Render the entries below as a numbered list with blank lines omitted, and leave the pictures out.

------------------------------------------------------------------------

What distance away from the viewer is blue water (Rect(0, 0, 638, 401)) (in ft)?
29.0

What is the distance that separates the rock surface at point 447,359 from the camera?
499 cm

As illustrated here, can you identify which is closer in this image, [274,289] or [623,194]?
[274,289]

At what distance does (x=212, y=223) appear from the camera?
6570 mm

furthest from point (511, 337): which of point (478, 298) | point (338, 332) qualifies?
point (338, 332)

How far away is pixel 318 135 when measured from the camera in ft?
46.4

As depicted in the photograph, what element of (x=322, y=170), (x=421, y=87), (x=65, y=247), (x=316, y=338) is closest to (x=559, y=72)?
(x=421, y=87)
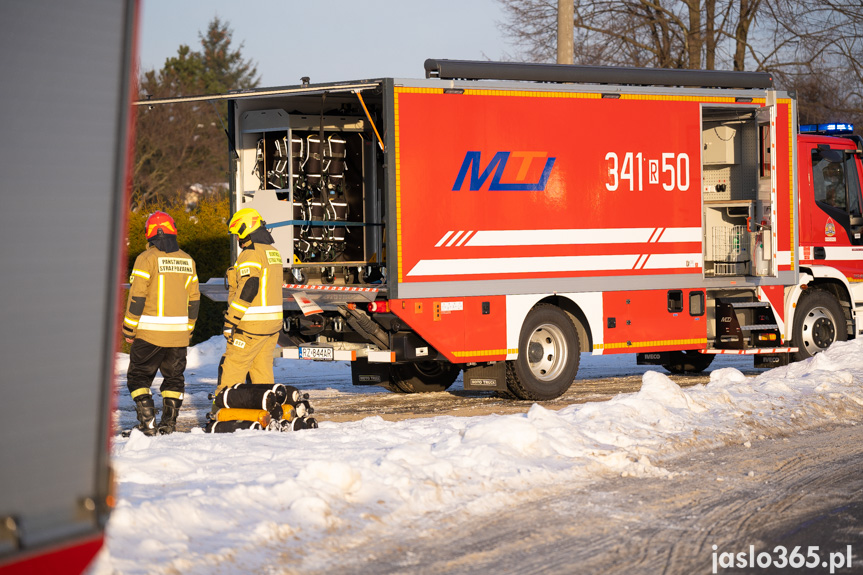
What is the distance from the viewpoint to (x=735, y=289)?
12.5 meters

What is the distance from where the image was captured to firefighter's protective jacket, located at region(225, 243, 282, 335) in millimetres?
8641

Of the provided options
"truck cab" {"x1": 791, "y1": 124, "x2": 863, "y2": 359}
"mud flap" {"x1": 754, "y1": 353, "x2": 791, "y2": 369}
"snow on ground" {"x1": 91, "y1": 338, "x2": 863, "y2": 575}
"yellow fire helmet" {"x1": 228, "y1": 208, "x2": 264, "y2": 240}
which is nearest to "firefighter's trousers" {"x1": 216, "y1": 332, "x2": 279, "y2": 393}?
"snow on ground" {"x1": 91, "y1": 338, "x2": 863, "y2": 575}

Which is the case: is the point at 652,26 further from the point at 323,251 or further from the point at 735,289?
the point at 323,251

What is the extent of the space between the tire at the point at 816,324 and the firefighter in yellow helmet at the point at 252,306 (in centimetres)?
740

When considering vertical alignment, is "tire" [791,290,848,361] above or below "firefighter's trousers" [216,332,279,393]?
above

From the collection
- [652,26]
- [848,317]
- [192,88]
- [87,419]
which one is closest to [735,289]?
[848,317]

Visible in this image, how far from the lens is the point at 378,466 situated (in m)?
6.39

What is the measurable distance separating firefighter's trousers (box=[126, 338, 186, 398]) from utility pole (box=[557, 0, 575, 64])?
900 cm

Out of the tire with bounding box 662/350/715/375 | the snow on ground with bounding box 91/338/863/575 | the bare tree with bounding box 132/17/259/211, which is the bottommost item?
the snow on ground with bounding box 91/338/863/575

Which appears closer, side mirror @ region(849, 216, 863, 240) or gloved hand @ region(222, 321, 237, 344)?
gloved hand @ region(222, 321, 237, 344)

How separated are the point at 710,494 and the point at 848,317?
8.19 m

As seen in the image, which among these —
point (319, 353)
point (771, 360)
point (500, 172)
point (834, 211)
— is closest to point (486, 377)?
point (319, 353)

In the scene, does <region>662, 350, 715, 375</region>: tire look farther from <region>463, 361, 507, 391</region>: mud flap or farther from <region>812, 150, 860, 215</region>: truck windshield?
<region>463, 361, 507, 391</region>: mud flap

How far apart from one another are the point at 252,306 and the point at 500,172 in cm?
342
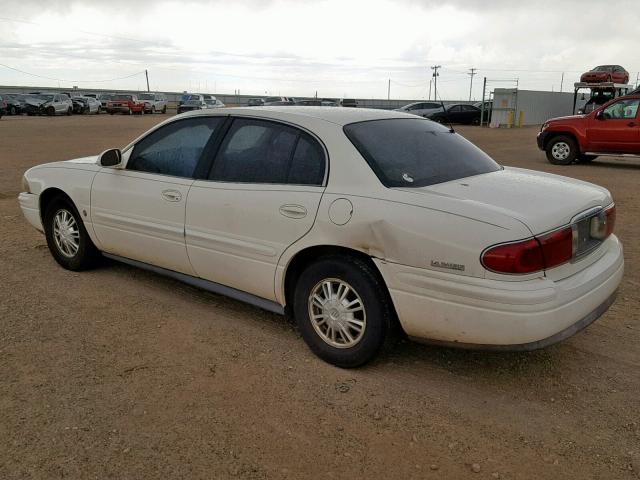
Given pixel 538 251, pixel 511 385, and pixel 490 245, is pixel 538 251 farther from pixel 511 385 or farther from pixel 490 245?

------------------------------------------------------------------------

Correct result -
1. What distance away from the viewer is blue water (Rect(0, 0, 638, 401)) (in ft)?
2. 29.0
3. What is the distance that separates the rock surface at point 447,359 from the camera?
4. 499 cm
5. As illustrated here, can you identify which is closer in this image, [274,289] or [623,194]?
6. [274,289]
7. At what distance does (x=212, y=223) appear from the camera?
8. 6570 mm
9. furthest from point (511, 337): which of point (478, 298) | point (338, 332) qualifies?
10. point (338, 332)
11. How far away is pixel 318 135 when measured from the camera in ft?
12. 46.4
13. As depicted in the photograph, what element of (x=322, y=170), (x=421, y=87), (x=65, y=247), (x=316, y=338) is closest to (x=559, y=72)?
14. (x=421, y=87)
15. What is the distance from the viewpoint to (x=735, y=289)?
16. 12.5 meters
17. What is the distance from where the image was captured to firefighter's protective jacket, located at region(225, 243, 282, 335) in millimetres?
18. 8641
19. Of the provided options
20. "truck cab" {"x1": 791, "y1": 124, "x2": 863, "y2": 359}
21. "mud flap" {"x1": 754, "y1": 353, "x2": 791, "y2": 369}
22. "snow on ground" {"x1": 91, "y1": 338, "x2": 863, "y2": 575}
23. "yellow fire helmet" {"x1": 228, "y1": 208, "x2": 264, "y2": 240}
24. which is nearest to "firefighter's trousers" {"x1": 216, "y1": 332, "x2": 279, "y2": 393}?
25. "snow on ground" {"x1": 91, "y1": 338, "x2": 863, "y2": 575}
26. Which is the case: is the point at 652,26 further from the point at 323,251 or further from the point at 735,289?
27. the point at 323,251
28. What is the extent of the space between the tire at the point at 816,324 and the firefighter in yellow helmet at the point at 252,306 (in centimetres)?
29. 740
30. When considering vertical alignment, is "tire" [791,290,848,361] above or below "firefighter's trousers" [216,332,279,393]?
31. above
32. From the collection
33. - [652,26]
34. - [848,317]
35. - [192,88]
36. - [87,419]
37. which one is closest to [735,289]?
38. [848,317]
39. Visible in this image, how far from the lens is the point at 378,466 situated (in m)?
40. 6.39
41. What is the measurable distance separating firefighter's trousers (box=[126, 338, 186, 398]) from utility pole (box=[557, 0, 575, 64])?
42. 900 cm
43. Out of the tire with bounding box 662/350/715/375 | the snow on ground with bounding box 91/338/863/575 | the bare tree with bounding box 132/17/259/211, which is the bottommost item?
44. the snow on ground with bounding box 91/338/863/575
45. Which appears closer, side mirror @ region(849, 216, 863, 240) or gloved hand @ region(222, 321, 237, 344)?
46. gloved hand @ region(222, 321, 237, 344)
47. How separated are the point at 710,494 and the point at 848,317?
48. 8.19 m
49. As seen in the image, which among these —
50. point (319, 353)
51. point (771, 360)
52. point (500, 172)
53. point (834, 211)
54. — is closest to point (486, 377)?
55. point (319, 353)
56. In the scene, does <region>662, 350, 715, 375</region>: tire look farther from <region>463, 361, 507, 391</region>: mud flap or farther from <region>812, 150, 860, 215</region>: truck windshield?
57. <region>463, 361, 507, 391</region>: mud flap
58. How far apart from one another are the point at 252,306 and the point at 500,172 in cm?
59. 342
60. Given pixel 538 251, pixel 511 385, and pixel 490 245, is pixel 538 251 farther from pixel 511 385 or farther from pixel 490 245?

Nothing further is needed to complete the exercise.